If the final potentials, V₁, V₂, say, of the spheres are given the process is somewhat simpler. Let first the charges be supposed to exist uniformly distributed over each sphere, and to be of amount a₁V₁, a₂V₂ in the two cases. The uniform distribution on S₁ will raise the potential of S₂ above V₂, and to bring the potential down to V₂ in presence of this distribution we must place an induced distribution over S₂, represented as regards the external field by the image-charge − a₂a₁V₁ ⁄ f (at the image of C₁ in S₂) where f is the distance between the centres. The charge a₂V₂ on S₂ will similarly have an action on S₁ to be compensated in the same way by an image-charge − a₁a₂V₂ ⁄ f at the image of C₂ in S₁. Now these two image-charges will react on the spheres S₁ and S₂ respectively, and will have to be balanced by induced distributions represented by second image-charges, to be found in the manner just exemplified. These will again react on the spheres and will have to be compensated as before, and so on indefinitely. The charges diminish in amount, and their positions approximate more and more, according to definite laws, and the final state is to be found by summation as before.

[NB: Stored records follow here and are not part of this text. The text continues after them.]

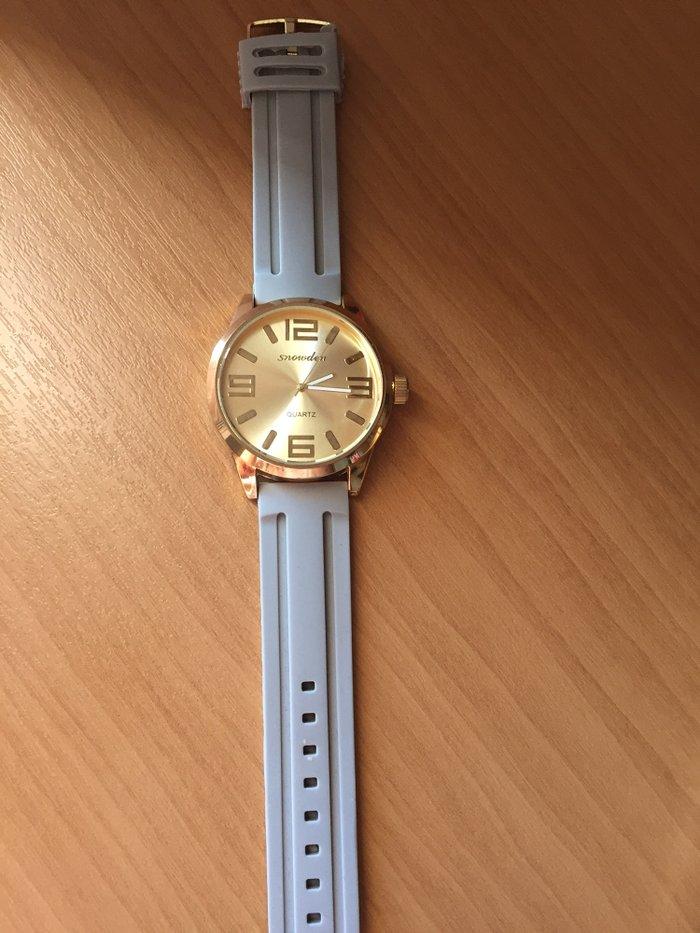 Γκρι ρολόι με χρυσό καντράν σε Αγρίνιο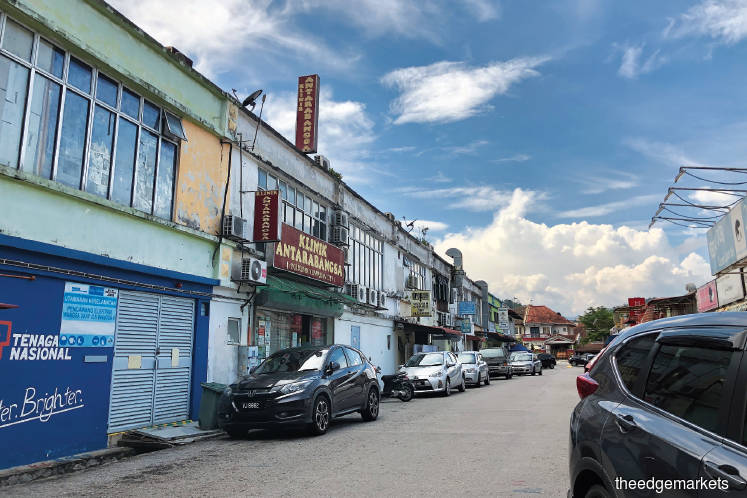 The shophouses have an average built-up of 3,718 sq ft and were sold at between RM570 and RM830 psf last year (Picture by Chung Ying Yi/The Edge)
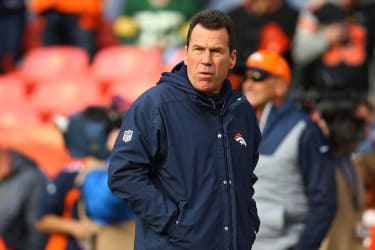 Broncos coach Gary Kubiak is stepping down for health reaons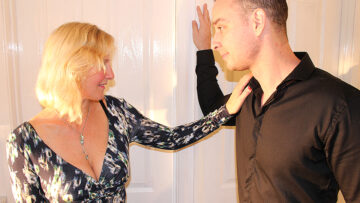 British housewife fucking the guy next door from Mature nl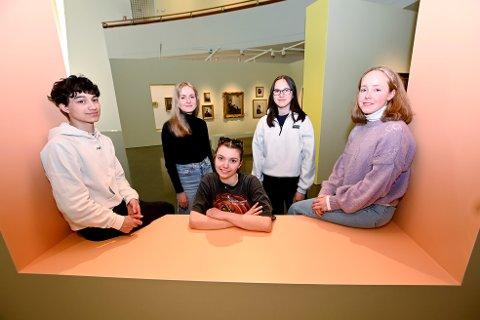 F.v. Sasha Melbø (17), Ida Paulen (18), Klara Johnsgård (18), Emma Prestrud Kjøl (17) og Embla Sognli (19). Aslak Velure (19) var ikke til stede da bildet ble tatt.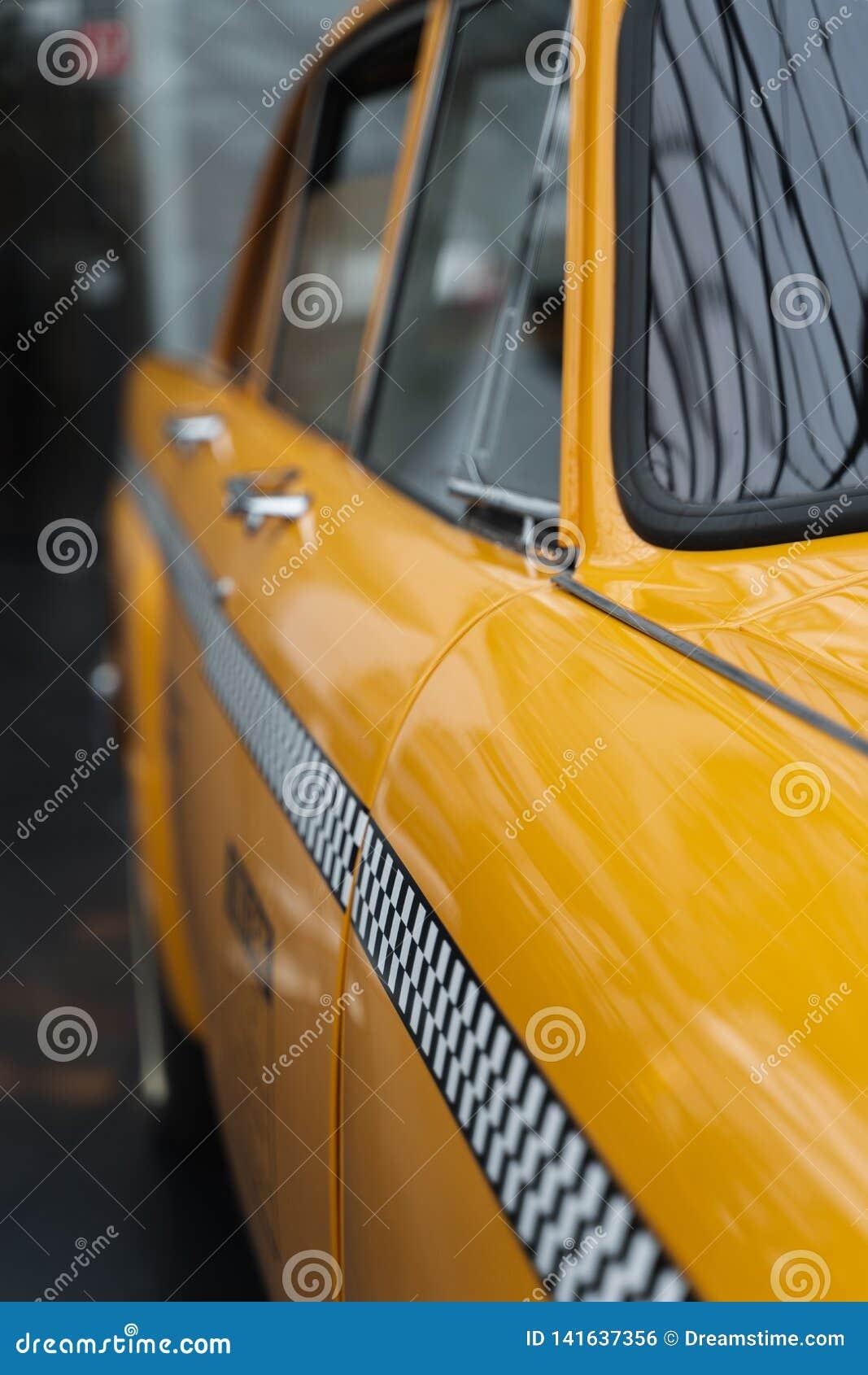 Detalhe amarelo do táxi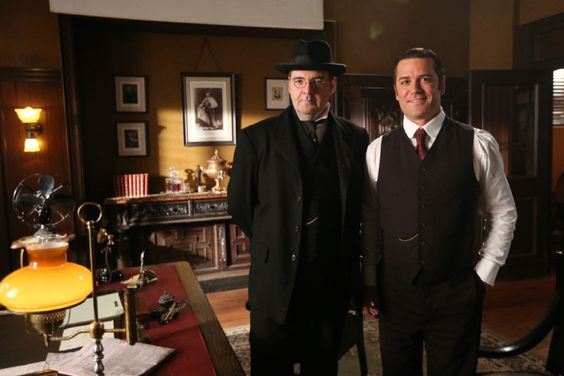 When he's not watching Frasier in the mornings, Brendan Coyle can usually be found catching an episode or two of CBC's Murdoch Mysteries at home in England. Coyle is best known to Downton Abbey fans Et pour rejoindre le groupe de fans francophone htt...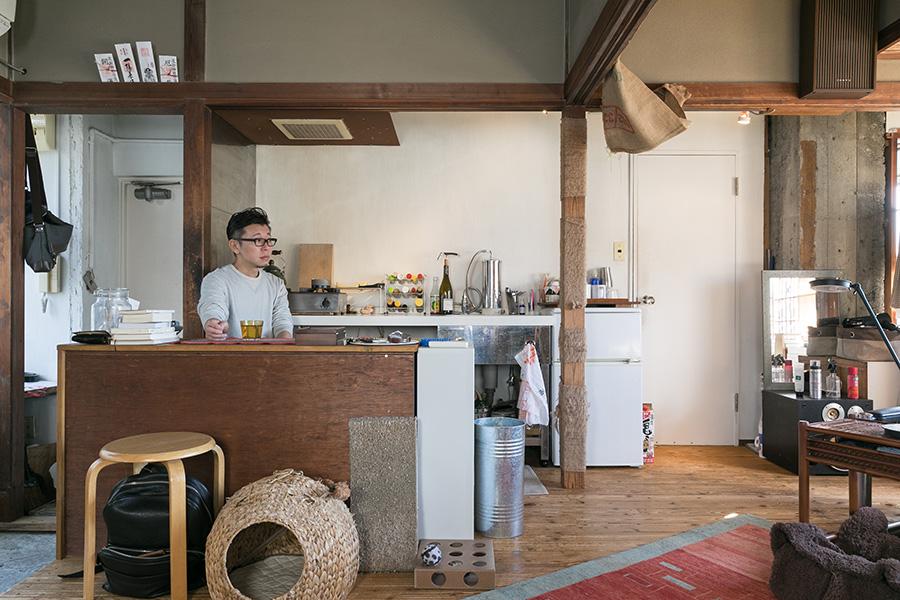 キッチンはコンパクト。場外に美味しいお店が多いため、外食が多いのだそう。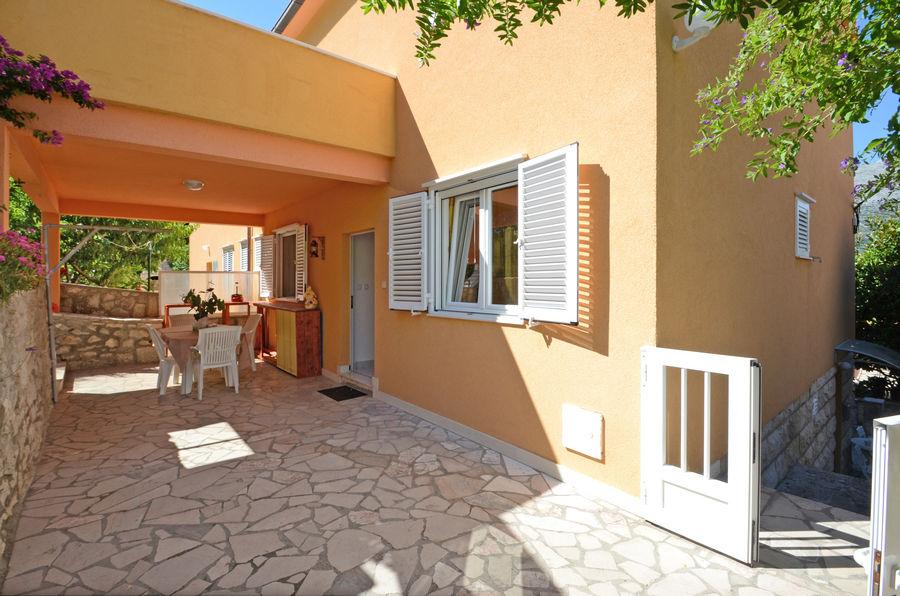 korcula-apartment-emilija-grill-courtyard-07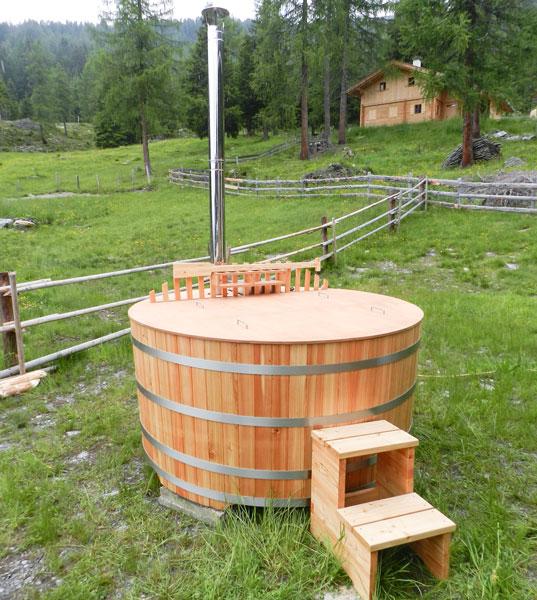 badefass badef sser aus holz und bottich aus l rchenholz. Black Bedroom Furniture Sets. Home Design Ideas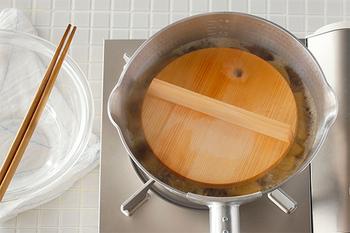 ゆでる際に落としぶたが必要な食材には、こちら「ambai」の落とし蓋はいかがでしょうか。蓋の縁が斜めにカットされているため出し入れしやすく、丸く空けられている穴は菜箸を通して取り出すためのもの。そんなちょっとした工夫で使い勝手が良くなるので一度使ったら手放せなくなりそう。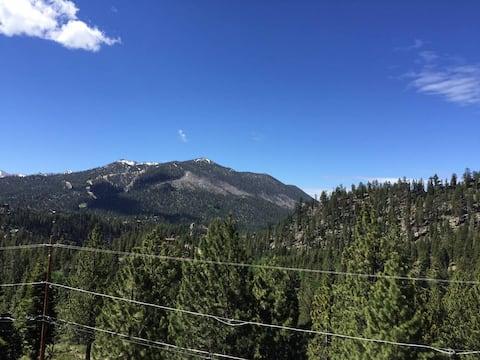 Tahoe Mountain View Home: Top floor 2 bed/bath apt
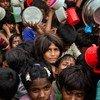 数千名罗兴亚难民在孟加拉国考克斯巴扎难民营排队领取援助物资。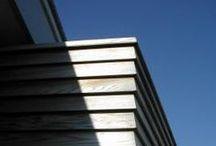 gevelbekleding / Het materiaal en de manier waarop de gevel ermee wordt bekleed geeft een gebouw haar karakter.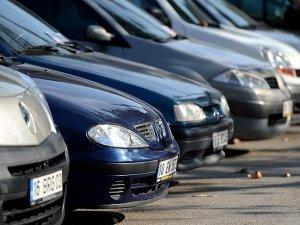Otomobil satışları yarı yarıya düştü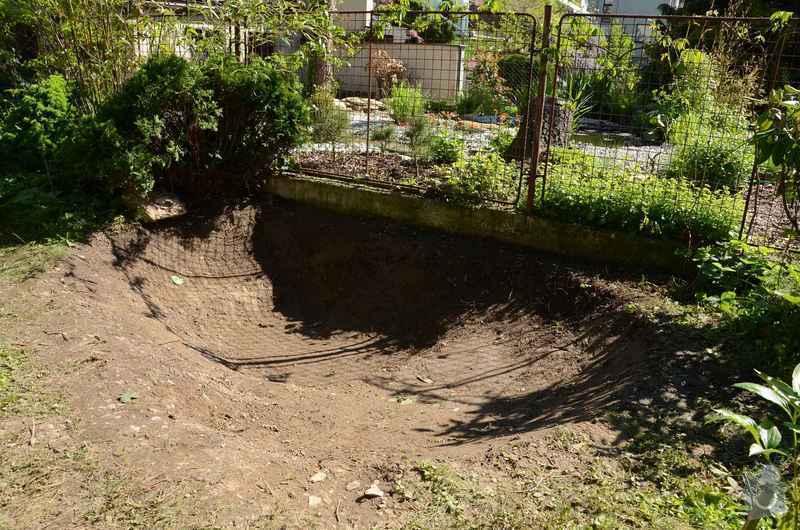 Revitalizace jezírka, skalky a záhonů v horní části zahrady: priprava_jezirka_2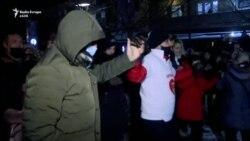 Mbështetësit e LVV-së festojnë në rrugë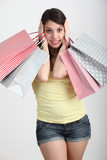 Ragazza con shopper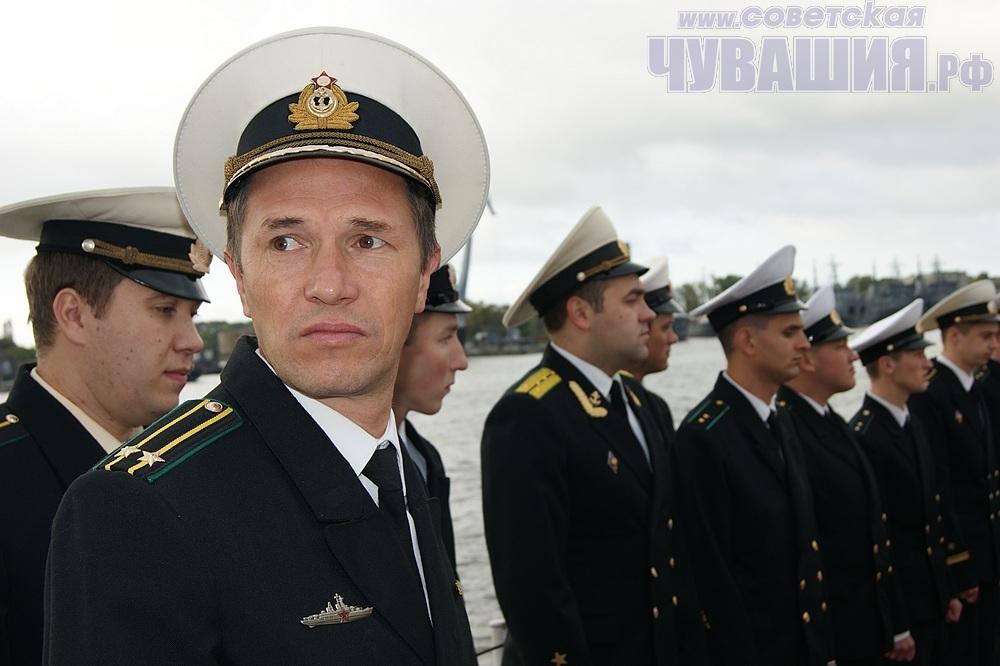 "Командир сторожевого корабля ""Чебоксары"" Д. Биченко <br> Фото А. СОЛОВЬЕВА"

The force of repulsion is to be found by summing the forces between all the different pairs of charges which can be formed by taking one charge of each system at its proper point: or it can be obtained by calculating the energy of the system.

The method of successive influences was given originally by Murphy, but the mode of representing the effects of the successive induced charges by image-charges is due to Thomson. Quite another solution of this problem is, however, possible by Thomson's method of electrical inversion.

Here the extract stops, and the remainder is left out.